O que é aparentemente objetivo, na verdade, já é produto de uma inserção no discurso, uma determinação ideológica dos sentidos e dos percursos dos sujeitos. Essa determinação e institucionalização de sentidos é uma característica do discurso jornalístico, que constitui o imaginário social e didatiza um modo de ler a realidade. Segundo Mariani (2006), este discurso atua na institucionalização social de sentidos. ‘Contribui na constituição do imaginário social e na cristalização da memória do passado, bem como na construção da memória do futuro’ (op.cit, p.61), atua assim, nos dizeres já ditos e nos a serem ditos, produzindo sentidos a partir da referida ilusão de objetividade. Na perspectiva da referencialidade, a língua não é vista como em sua injunção ideológica, em seus movimentos de diferentes sentidos, mas, apenas como instrumento de comunicação e de informação, o que denotaria imparcialidade e exatidão, perspectiva essa que descartamos.

Observa-se que, além de lançar direções de sentido para a leitura, a imprensa pode construir os chamados ‘eventos-notícias’: ‘… a imprensa tanto pode lançar direções de sentidos a partir do relato e determinado fato como pode perceber tendências de opiniões ainda tênues e dar-lhes visibilidade, tornando-as eventos-notícias.’ (MARIANI, 1998, p.59). No mecanismo de disputa e de jogos de poder, que regem o discurso jornalístico, dá-se a manipulação citada, visto que os jornais funcionam instituindo uma ordem e fazendo circular os sentidos que interessam às instâncias que o dominam; para tanto, fazem circular alguns sentidos e não outros, produzem consensos, didatizam explicações sobre a realidade e constroem evidências.

A edição do jornal Folha de S. Paulo do dia 15 de maio de 2006 textualiza esse modo de didatizar os fatos, construindo um percurso de sentidos que, tanto ordena uma ordem para a instabilidade do presente (Mariani, 1998), quanto fixa um sentido dominante. Na página de capa, duas grandes fotos – uma de um ônibus em chamas e outra do interior da cela de um presídio – acompanham a manchete: ‘PCC ataca ônibus e fóruns, promove megarrebelião e amplia medo no Estado’. A sigla PCC nomeia o grupo responsável pelas ações que o jornal quer denunciar e reclama do leitor o acesso do leitor ao arquivo (Pêcheux, 1997), visto que para interpretar essa manchete, ele precisa mobilizar todos os usos sociais dessa sigla, os contextos em que ela foi mobilizada, o interdiscurso que a sustenta e o modo como tudo isso constrói um percurso de sentidos sobre a questão da violência e da exclusão no país. A marca lingüística ‘ataca’ marca os efeitos tidos como bélico e violento das ações deflagradas pelo PCC e também coloca em funcionamento a imagem de selvageria, barbárie e animalização atribuída a esse grupo, tornando-o o principal e único autor da megarrebelião relatada. Os efeitos de perigo, de logística brutal, de violência e de falta da ordem da Lei são tecidos no/pelo diálogo entre as palavras e as imagens, fazendo narrar como conseqüência direta o ‘medo no Estado’.

┄┄┄┄┄┄

● O que fazer: Dê continuidade ao trecho acima sobre o discurso jornalístico, começando logo depois da última frase.

● Dados coletados:

┄┄┄┄┄┄

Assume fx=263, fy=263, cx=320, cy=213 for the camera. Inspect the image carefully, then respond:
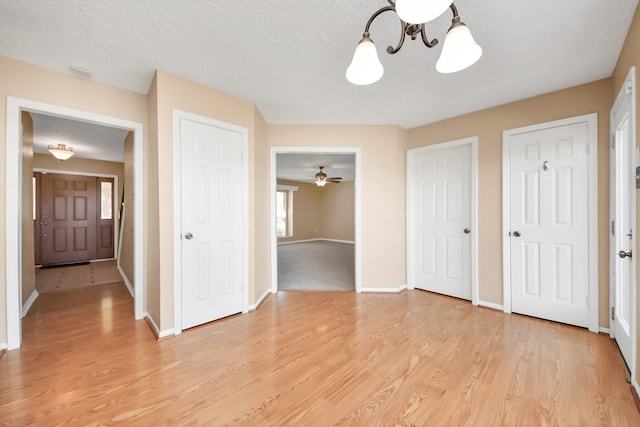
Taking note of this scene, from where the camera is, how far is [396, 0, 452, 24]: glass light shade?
0.93 meters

┄┄┄┄┄┄

● Resposta:
‘Todo mundo sabe’

Ao fixar, na ordem da língua, que ‘PCC ataca’, o discurso jornalístico fixa uma diretividade de leitura e põe em movimento um modo de dizer sobre a cidade com seus ‘ônibus e fóruns’ atacados, sobre o Estado com o ‘medo‘ ampliado e sobre o sistema penitenciário em situação convulsionada pela ‘desordem’. Assim, ao inscrever tais sentidos, tal relato ordena discursivamente o espaço imaginário da cadeia, da cidade e do país, estabelecendo didaticamente uma ordem gradativa de espaços atacados e vulneráveis a ação do medo, cujo saldo é apresentado logo abaixo da manchete em letras grandes e vermelhas:

** 68 mortes

** 125 ataques

** 78 rebeliões

As estatísticas, ditas nesse contexto de turbulência social, mais do que quantificar os ‘ataques’ e as vítimas, estabelecem uma relação matemática de contagem dos acontecimentos e de medição de sua extensão. Ao usar os números, topicalizando-os um abaixo do outro, o discurso jornalístico coloca-se como a voz da exatidão, didaticamente capaz de ensinar ao leitor a dimensão e o alcance dos fatos e, desse modo, ele tende a construir para si a imagem de que o jornal conhece e sabe com precisão o número de vítimas, ataques e rebeliões, esteve presente na cobertura dos acontecimentos e o fez com eficácia, tanto que divulga os números da ‘verdade’. Ao apresentar o número como prova contundente, o sujeito desse discurso produz o sentido de certificação, de conhecimento da realidade, de comprovação e, desse lugar de saber e poder, ensina, explica, sentencia, enfim, dá aulas ao leitor.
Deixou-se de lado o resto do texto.